[Opening INPUT FOR THIS TASK section]

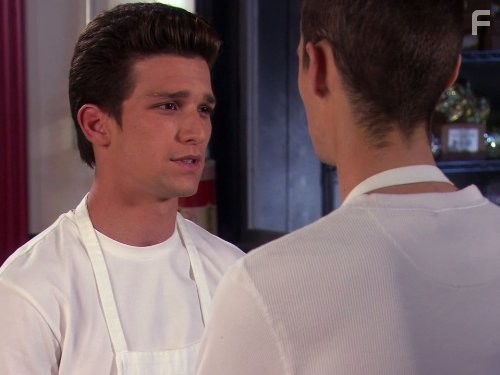 Ken Baumann and Daren Kagasoff in Втайне от родителей (2008)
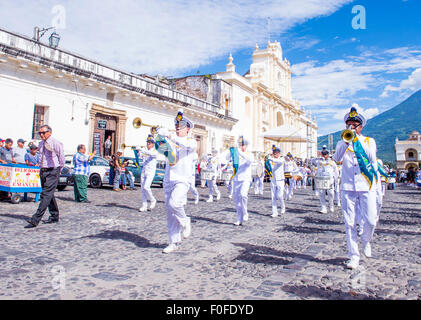 Le Saint Patron de l'Antigua procession annuelle à Antigua Guatemala Banque D'Images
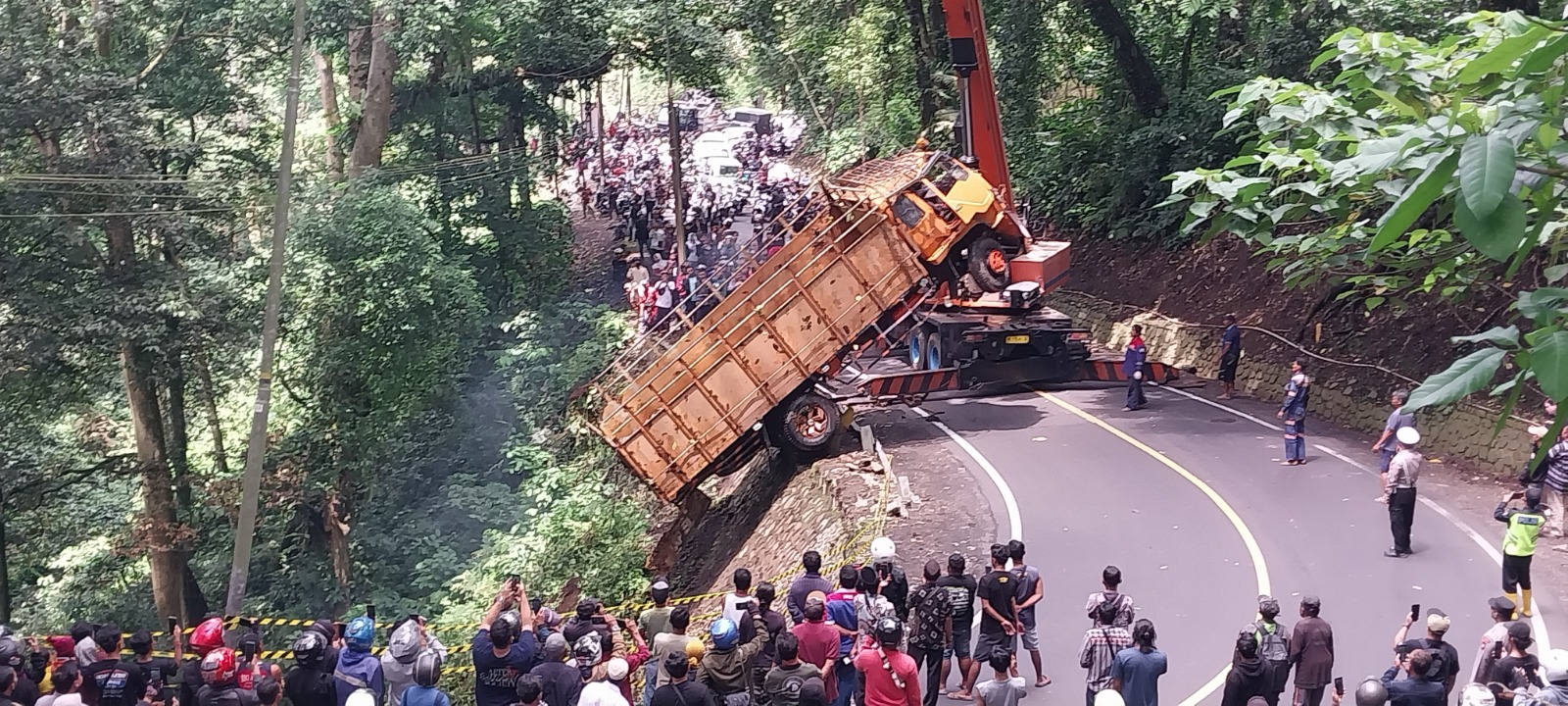 BERHASIL DIEVAKUASI: Truk Fuso bernopol W 9069 PB yang mengalami Kecelakaan, Jumat (24/10) lalu, dievakuasi menggunakan crane, Kamis (30/10).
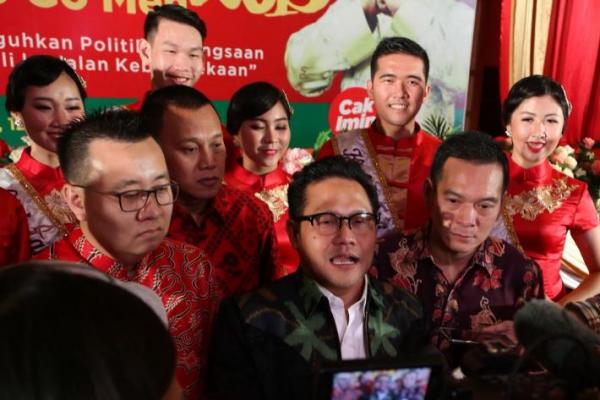 Perayaan Imlek Partai Kebangkitan Bangsa (PKB) masih berlanjut. Kali ini, Ketua Umum PKB Muhaimin Iskandar (Cak Imin) merayakan imlek dengan mengunjungi Petak Sembilan di Glodok Jakarta Pusat.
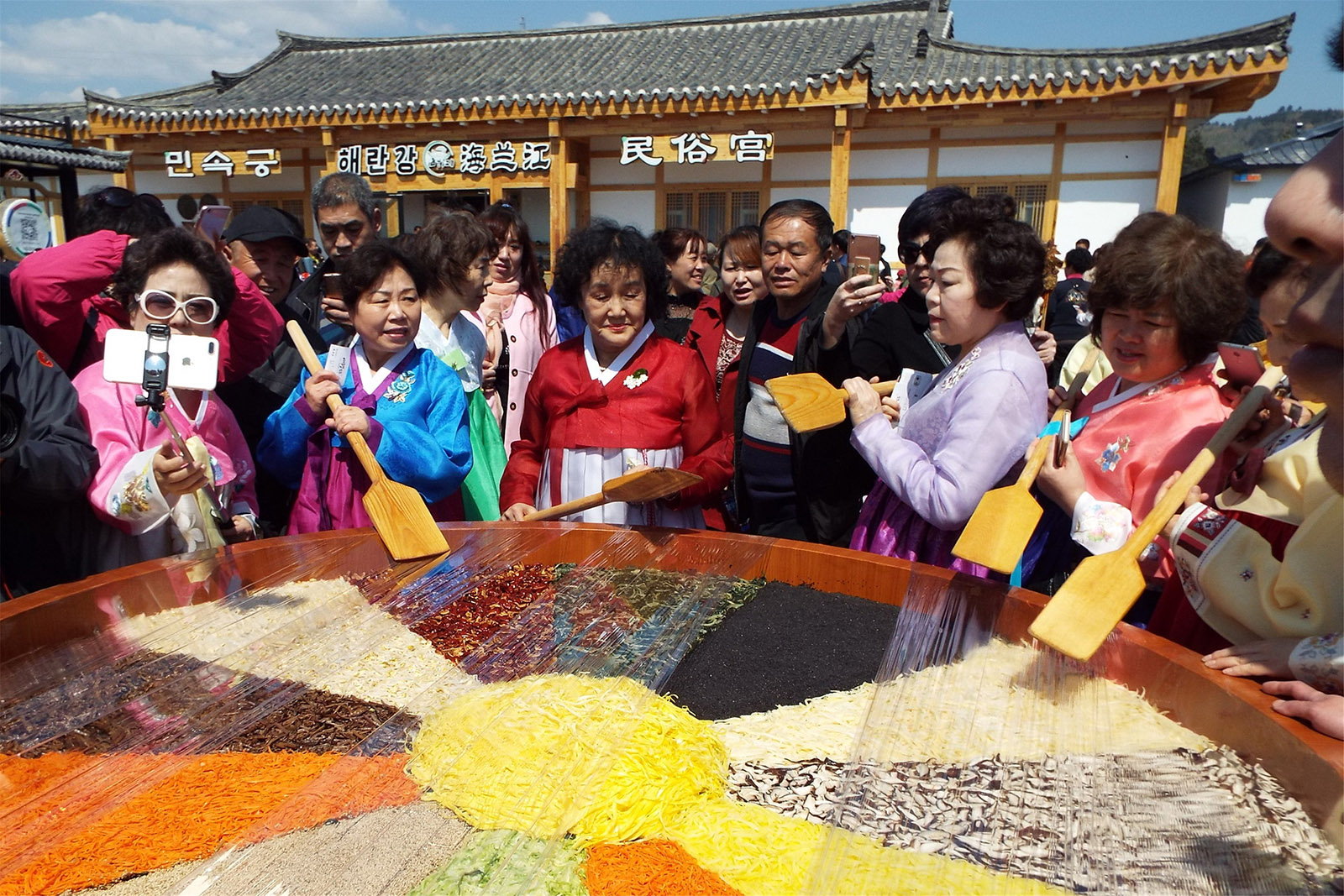 池光一(高中組)吉林《朝鮮族民俗》這是我們朝鮮族一年一度的民族節日，大家圍在一起慶祝自己的豐收節。搜索復制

[Closing INPUT FOR THIS TASK section]

TASK DETAILS: Only the lines from the one containing "BERHASIL DIEVAKUASI: Truk" through the final line of the listing should be reproduced, exactly and with no pictures.

ANSWER AREA:
 BERHASIL DIEVAKUASI: Truk Fuso bernopol W 9069 PB yang mengalami Kecelakaan, Jumat (24/10) lalu, dievakuasi menggunakan crane, Kamis (30/10).
 Perayaan Imlek Partai Kebangkitan Bangsa (PKB) masih berlanjut. Kali ini, Ketua Umum PKB Muhaimin Iskandar (Cak Imin) merayakan imlek dengan mengunjungi Petak Sembilan di Glodok Jakarta Pusat.
 池光一(高中組)吉林《朝鮮族民俗》這是我們朝鮮族一年一度的民族節日，大家圍在一起慶祝自己的豐收節。搜索復制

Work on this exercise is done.